J’ai dû me battre, toujours, pour tout. Les gens mourraient autour de moi. Si je pouvais tout donner pour la survie de mon pays, pour que cela n’arrive plus, je l’aurais fait avec joie. On était fiers de faire tout ce qu’on pouvait. Le sexe ? Qu’est-ce que c’est ? On s’en foutait.
Elizabeth

« Claudia. Je suis venue te dire que je m’en vais » (c) FX

Mais revenons à Elizabeth puisque c’est elle dont il est majoritairement question. Dans The Summit (6.8), réalisant que sa loyauté envers le Centre avait été manipulée à mauvais escient, Elizabeth prenait la décision d’aller contre les ordres qu’elle avait toujours aveuglément suivi jusqu’alors. Engagée, convaincue, mais trahie, elle prenait alors la décision inédite de faire cavalier seul, quitte à se mettre à dos le Centre tout entier. C’est bel et bien ce qui arrive là, dans ce neuvième épisode, dans lequel elle surveille Nesterenko, la précédente cible qu’on lui avait assignée. Je ne vais pas revenir sur le revirement d’Elizabeth et les raisons qui l’ont poussées à raisonner (ENFIN) d’elle-même parce que, quelque part, cela n’en est pas vraiment un. Les assassinats, la manipulation, l’utilisation du sexe donc…pour Elizabeth, tout procédé est justifiable tant que la cause est juste. Elle est toujours convaincue d’avoir bien agi et d’avoir appliqué le protocole en bonne et due forme.

Sauf que. Sauf que le spectateur sait quelle nature se cache derrière cette personne grimée en permanence et dont le patronyme même n’est que chimère. Une chose, cependant, est certaine: cette sixième saison n’aura nullement ménagée la personnalité complexe, fuligineuse, qui hante et habite ce corps où l’âme et la conscience se sont tapies ou enfuies au loin ; la terrible scène de confrontation entre Paige et une mère obstinément obtuse à la réalité des sentiments qu’elle écrase au nom d’un idéal en est la preuve supplémentaire. Elizabeth est une arme : une personne tellement dévouée au nom de la cause qu’elle défend que son nom même fait partie de son engagement. Le choix scénaristique d’avoir placé le personnage dans une situation toute aussi conflictuelle que celle de Stan est l’occasion d’observer, encore et une dernière fois sans doute, une œuvre (car Elizabeth en est une quelque part) surprenante jusqu’au bout.
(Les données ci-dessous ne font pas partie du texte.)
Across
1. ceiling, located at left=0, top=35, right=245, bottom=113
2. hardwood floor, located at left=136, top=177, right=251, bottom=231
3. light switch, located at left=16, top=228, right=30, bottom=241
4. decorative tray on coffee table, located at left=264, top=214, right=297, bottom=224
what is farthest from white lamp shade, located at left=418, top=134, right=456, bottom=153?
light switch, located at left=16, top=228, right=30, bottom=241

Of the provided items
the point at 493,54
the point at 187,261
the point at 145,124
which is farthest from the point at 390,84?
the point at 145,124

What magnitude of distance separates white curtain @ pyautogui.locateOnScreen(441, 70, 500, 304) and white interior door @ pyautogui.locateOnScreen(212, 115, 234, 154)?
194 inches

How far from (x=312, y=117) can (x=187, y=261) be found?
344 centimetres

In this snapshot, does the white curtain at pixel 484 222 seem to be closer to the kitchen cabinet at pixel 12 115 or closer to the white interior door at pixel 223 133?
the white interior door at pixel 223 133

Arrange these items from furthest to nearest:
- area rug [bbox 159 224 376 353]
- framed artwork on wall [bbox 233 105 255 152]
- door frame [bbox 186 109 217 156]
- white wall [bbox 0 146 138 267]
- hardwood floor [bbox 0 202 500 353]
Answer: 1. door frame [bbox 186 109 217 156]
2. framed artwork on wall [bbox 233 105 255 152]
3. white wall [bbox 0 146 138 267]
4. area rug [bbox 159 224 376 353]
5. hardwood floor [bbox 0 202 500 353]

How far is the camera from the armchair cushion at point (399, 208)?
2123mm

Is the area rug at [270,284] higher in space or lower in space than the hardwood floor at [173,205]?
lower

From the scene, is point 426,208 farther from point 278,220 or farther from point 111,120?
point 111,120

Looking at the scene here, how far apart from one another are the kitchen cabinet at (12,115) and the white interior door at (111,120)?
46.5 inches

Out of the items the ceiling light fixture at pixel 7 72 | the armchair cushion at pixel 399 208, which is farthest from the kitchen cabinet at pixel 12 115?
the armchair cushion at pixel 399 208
Si Elizabeth passe le plus clair de son temps à patienter entre deux cigarettes qu’un alter ego pointe le bout de son nez, Joel Fields et Joe Weisberg en profitent pour y apposer un flashback de circonstance, fermant une forme de boucle avec le cursus professionnel du personnage. On y suit une jeune Elizabeth effectuer une mission de routine en pleine Russie et croiser, à un carrefour, un camarade blessé, gisant à terre des suites d’un accident. Il n’y a personne d’autre qu’elle dans cette rue. Le dilemme est le suivant: secourir l’accidenté (prendre le risque d’être découverte mais se comporter en être humain) ou suivre son chemin et mener à bien la mission qui lui était confiée. Pour avoir choisi la seconde option, Elizabeth sera réprimandée pour ne pas avoir porté secours « à un camarade. » Tout était déjà là et Elizabeth, pourtant, avait l’excuse de sa jeunesse. La voir enchainer les cigarettes et réaliser que, sans doute, sa carrière – sa vie- s’est jouée à cet instant, le tout sans mot dire, vaut tous les discours…

Des choses en vrac et en plus que j’ai beaucoup apprécié :

– Ce sprint !
– Le petit coup de téléphone au Pasteur Tim. Avouez que, vous aussi, pendant un moment (et cela aurait été tout à fait légitime et censé) que l’homme d’église à la chevelure blonde étrange allait cracher le morceau. Mais non, il faut croire que de blond à blond, on ne confie pas de secrets comme de druide à druide.
– L’incroyable scène entre Stan et Oleg. Tout le conflit, ou l’absurdité de ce dernier, y est synthétisé par un échange implacable. On retrouve le caractère logiquement patriotique de Stan qui, face à un Oleg qui se fiche désormais complètement de ce critère, lui parle enfin comme s’il était un idiot. Et on a beau aimer Stan pour sa droiture morale, sur ce coup-là il en est un. D’idiot.
– Ce sprint ! (Running gag) Bon Dieu, c’était juste dément de voir Philip à deux doigts de se faire pincer. Excellente mise en scène au passage.
– Elizabeth, qui n’oublie pas de prendre les deux alliances. Quelque part, je ne peux m’empêcher de penser que ce sont ces deux petits anneaux ronds qui vont causer leur perte.

Et vous, qu’en avez-vous pensé ?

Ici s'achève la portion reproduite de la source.